## Task objective
Rewrite the part of the listing that opens with the line containing "With respect to" and runs through the end of the listing, replacing "submerged vegetation" with "underwater vegetation" and leaving everything else unchanged.

## Given records
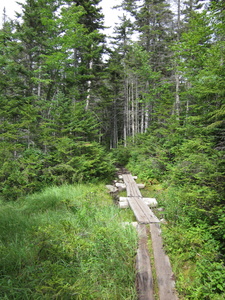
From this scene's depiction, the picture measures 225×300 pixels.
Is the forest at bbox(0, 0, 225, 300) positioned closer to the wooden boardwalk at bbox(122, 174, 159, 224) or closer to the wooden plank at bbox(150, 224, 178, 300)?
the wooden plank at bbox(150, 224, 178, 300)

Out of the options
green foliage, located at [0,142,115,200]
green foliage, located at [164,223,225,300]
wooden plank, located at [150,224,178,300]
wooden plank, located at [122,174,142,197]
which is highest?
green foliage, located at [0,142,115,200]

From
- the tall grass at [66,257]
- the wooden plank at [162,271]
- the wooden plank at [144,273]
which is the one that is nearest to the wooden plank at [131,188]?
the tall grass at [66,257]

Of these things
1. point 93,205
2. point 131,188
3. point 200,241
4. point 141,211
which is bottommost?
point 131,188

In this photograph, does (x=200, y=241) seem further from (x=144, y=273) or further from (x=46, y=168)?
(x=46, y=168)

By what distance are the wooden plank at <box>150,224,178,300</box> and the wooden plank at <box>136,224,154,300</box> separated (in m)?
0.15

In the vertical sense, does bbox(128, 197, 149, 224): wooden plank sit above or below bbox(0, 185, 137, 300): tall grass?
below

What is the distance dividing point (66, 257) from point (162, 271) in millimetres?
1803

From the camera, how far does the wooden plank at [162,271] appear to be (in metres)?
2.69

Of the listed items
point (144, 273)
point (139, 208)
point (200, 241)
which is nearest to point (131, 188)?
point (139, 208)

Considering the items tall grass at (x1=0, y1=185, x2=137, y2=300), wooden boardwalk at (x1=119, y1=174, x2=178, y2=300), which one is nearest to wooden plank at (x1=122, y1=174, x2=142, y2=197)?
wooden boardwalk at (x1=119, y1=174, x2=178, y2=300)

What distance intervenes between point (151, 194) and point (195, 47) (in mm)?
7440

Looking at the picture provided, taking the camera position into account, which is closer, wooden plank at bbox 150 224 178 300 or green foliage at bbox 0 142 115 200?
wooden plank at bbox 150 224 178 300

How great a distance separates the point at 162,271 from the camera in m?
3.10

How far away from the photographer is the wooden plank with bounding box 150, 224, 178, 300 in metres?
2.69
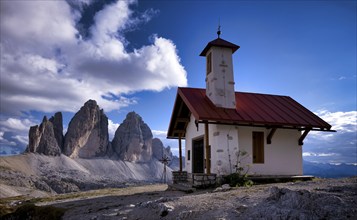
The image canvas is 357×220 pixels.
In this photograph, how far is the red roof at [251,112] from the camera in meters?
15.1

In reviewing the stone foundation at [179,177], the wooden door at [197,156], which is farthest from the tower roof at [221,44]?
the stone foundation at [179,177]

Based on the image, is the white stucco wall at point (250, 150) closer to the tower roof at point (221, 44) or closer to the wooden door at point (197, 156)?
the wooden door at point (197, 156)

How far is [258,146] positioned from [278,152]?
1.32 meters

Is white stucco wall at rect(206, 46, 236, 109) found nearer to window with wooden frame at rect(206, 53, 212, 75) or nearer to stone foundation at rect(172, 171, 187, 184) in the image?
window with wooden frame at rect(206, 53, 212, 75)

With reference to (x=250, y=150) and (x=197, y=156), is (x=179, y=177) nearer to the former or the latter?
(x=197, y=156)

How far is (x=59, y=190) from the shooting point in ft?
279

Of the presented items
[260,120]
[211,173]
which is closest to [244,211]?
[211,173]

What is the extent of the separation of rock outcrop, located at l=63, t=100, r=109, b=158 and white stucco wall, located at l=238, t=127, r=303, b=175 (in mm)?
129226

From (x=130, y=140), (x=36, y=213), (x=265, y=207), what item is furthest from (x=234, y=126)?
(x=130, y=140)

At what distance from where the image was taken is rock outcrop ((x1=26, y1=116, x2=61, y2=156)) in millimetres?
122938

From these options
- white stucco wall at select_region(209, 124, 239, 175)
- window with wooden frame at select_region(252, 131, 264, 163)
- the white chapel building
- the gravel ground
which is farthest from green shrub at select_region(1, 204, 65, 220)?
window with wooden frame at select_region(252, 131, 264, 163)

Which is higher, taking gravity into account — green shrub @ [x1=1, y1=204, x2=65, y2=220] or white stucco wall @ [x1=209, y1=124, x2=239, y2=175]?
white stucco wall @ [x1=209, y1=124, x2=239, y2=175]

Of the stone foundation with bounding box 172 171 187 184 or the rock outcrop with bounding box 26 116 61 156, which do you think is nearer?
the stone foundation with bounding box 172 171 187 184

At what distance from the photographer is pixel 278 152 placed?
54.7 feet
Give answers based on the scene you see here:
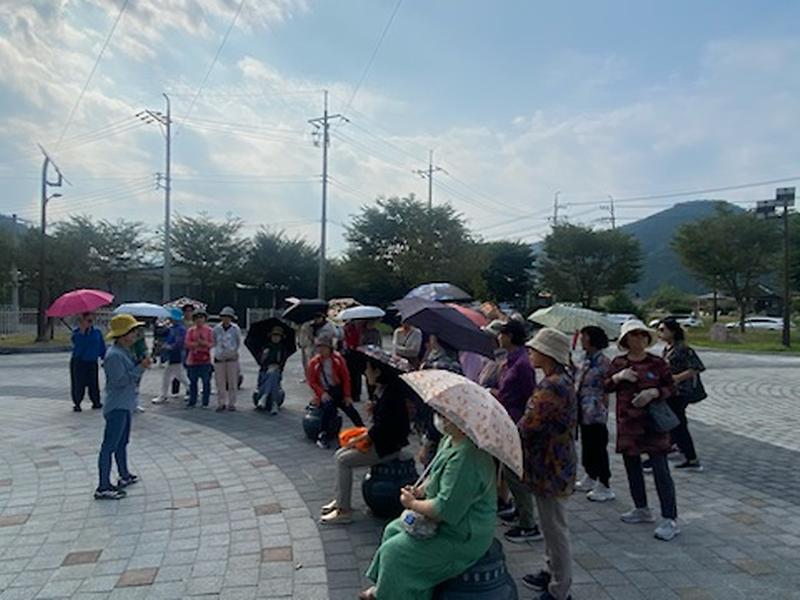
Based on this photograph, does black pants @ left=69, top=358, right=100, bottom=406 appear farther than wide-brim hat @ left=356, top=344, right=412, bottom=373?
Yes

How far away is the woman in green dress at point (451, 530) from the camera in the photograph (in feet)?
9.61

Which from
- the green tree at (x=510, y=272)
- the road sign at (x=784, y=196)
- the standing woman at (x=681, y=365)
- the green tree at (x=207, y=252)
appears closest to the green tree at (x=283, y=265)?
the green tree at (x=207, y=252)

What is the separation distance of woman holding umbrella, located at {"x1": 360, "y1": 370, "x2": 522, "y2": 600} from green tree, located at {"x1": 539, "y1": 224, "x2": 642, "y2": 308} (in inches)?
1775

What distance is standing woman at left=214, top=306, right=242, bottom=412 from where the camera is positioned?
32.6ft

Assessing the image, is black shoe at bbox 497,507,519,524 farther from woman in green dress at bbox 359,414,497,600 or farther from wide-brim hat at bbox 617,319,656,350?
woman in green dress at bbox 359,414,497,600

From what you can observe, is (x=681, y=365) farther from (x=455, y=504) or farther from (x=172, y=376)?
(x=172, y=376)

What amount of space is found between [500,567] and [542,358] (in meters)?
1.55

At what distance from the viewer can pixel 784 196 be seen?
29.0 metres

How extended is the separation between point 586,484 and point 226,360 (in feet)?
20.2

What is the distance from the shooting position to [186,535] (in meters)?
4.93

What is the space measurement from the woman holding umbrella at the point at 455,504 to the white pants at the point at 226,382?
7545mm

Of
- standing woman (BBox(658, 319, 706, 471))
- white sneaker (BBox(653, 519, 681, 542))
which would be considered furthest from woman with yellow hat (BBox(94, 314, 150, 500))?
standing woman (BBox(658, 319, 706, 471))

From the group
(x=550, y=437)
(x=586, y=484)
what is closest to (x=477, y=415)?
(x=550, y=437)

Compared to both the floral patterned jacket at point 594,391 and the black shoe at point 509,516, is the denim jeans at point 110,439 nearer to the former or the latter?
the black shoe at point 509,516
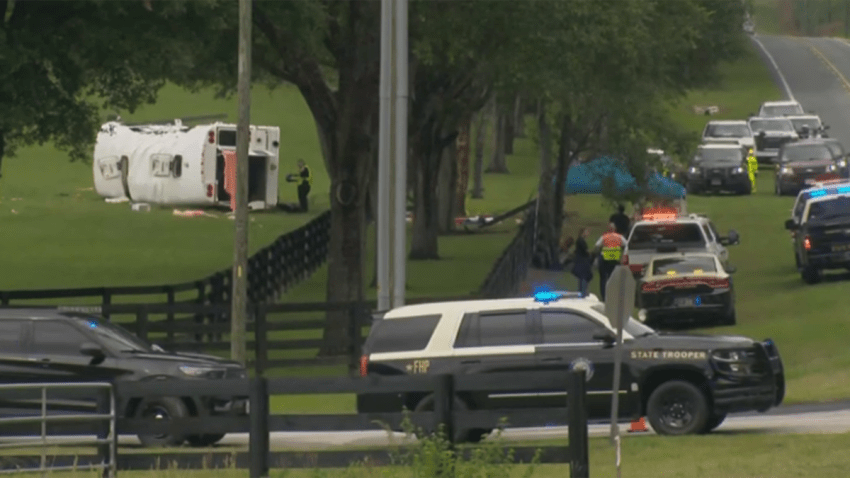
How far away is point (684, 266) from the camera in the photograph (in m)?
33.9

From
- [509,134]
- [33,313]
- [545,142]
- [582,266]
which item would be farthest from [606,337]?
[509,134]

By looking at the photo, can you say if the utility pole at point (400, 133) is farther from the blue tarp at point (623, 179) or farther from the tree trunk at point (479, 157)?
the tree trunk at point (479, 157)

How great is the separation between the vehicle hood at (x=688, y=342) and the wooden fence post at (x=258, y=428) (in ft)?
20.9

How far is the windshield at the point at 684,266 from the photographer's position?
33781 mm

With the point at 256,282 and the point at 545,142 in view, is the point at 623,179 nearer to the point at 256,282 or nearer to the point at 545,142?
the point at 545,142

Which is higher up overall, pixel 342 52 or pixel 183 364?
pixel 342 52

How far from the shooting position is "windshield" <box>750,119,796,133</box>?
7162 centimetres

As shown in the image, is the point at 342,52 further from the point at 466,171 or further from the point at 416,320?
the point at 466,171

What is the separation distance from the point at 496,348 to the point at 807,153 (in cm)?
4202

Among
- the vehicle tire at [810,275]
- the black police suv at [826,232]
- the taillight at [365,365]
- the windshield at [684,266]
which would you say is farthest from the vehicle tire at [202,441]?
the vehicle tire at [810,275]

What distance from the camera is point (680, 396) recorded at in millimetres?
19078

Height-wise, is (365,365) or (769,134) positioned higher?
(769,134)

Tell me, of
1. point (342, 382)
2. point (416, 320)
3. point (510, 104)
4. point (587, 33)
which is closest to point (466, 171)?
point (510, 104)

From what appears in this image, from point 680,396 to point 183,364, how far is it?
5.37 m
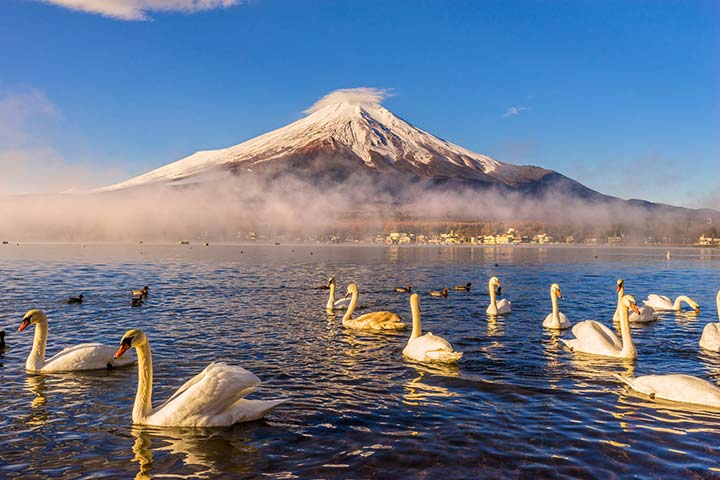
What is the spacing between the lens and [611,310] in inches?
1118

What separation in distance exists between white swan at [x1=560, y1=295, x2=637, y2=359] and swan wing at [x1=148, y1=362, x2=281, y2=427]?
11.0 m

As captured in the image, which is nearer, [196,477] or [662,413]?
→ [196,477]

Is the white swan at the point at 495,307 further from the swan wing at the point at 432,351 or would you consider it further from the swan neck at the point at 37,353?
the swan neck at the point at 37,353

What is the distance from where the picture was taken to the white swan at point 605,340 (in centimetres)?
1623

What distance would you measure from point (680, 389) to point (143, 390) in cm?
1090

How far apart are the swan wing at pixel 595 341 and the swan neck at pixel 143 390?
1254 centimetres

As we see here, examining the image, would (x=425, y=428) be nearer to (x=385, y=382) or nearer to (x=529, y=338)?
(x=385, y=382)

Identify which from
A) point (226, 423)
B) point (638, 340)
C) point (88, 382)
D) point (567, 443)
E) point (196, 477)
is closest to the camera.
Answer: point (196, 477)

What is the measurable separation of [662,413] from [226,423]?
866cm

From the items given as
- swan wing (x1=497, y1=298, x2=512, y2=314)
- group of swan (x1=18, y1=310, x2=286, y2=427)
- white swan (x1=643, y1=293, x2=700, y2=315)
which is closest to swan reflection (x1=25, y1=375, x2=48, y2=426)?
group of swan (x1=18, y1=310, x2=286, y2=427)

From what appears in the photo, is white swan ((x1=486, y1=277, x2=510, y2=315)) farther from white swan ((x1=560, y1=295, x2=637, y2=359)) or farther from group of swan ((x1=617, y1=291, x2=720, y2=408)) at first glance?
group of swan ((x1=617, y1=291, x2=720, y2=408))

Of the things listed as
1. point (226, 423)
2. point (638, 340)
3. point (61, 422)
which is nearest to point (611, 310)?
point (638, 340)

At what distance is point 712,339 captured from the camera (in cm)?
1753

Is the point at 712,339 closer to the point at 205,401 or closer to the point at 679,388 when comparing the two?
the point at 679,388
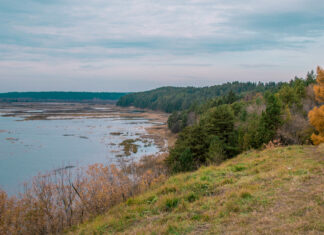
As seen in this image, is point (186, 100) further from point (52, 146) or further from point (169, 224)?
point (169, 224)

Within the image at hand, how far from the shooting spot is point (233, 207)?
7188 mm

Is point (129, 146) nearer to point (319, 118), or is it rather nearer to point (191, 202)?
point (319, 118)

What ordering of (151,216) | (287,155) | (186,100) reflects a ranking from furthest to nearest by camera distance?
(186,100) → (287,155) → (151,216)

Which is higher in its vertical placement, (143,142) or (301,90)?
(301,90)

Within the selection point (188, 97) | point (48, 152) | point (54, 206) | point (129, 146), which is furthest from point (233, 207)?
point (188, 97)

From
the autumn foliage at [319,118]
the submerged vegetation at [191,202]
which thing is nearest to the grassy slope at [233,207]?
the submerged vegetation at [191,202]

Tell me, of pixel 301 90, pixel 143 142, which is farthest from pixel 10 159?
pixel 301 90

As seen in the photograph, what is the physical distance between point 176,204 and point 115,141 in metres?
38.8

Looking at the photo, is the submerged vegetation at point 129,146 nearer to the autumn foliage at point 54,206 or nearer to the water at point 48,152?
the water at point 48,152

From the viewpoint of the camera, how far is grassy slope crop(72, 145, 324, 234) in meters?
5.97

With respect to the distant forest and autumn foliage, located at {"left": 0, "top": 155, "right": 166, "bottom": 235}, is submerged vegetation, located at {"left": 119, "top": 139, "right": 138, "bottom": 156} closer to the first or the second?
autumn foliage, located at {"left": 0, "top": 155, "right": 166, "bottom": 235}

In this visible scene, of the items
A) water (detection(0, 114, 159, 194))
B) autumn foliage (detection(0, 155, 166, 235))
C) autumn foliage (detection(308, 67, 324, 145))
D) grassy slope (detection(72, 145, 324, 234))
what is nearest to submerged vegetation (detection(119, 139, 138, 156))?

## Final result
With respect to the distant forest and autumn foliage, located at {"left": 0, "top": 155, "right": 166, "bottom": 235}, is underwater vegetation, located at {"left": 119, "top": 139, "right": 138, "bottom": 156} closer to the first or the second?
autumn foliage, located at {"left": 0, "top": 155, "right": 166, "bottom": 235}

In this visible scene, of the items
A) water (detection(0, 114, 159, 194))
B) autumn foliage (detection(0, 155, 166, 235))
C) autumn foliage (detection(308, 67, 324, 145))
D) grassy slope (detection(72, 145, 324, 234))
what is nearest to underwater vegetation (detection(119, 139, 138, 156))?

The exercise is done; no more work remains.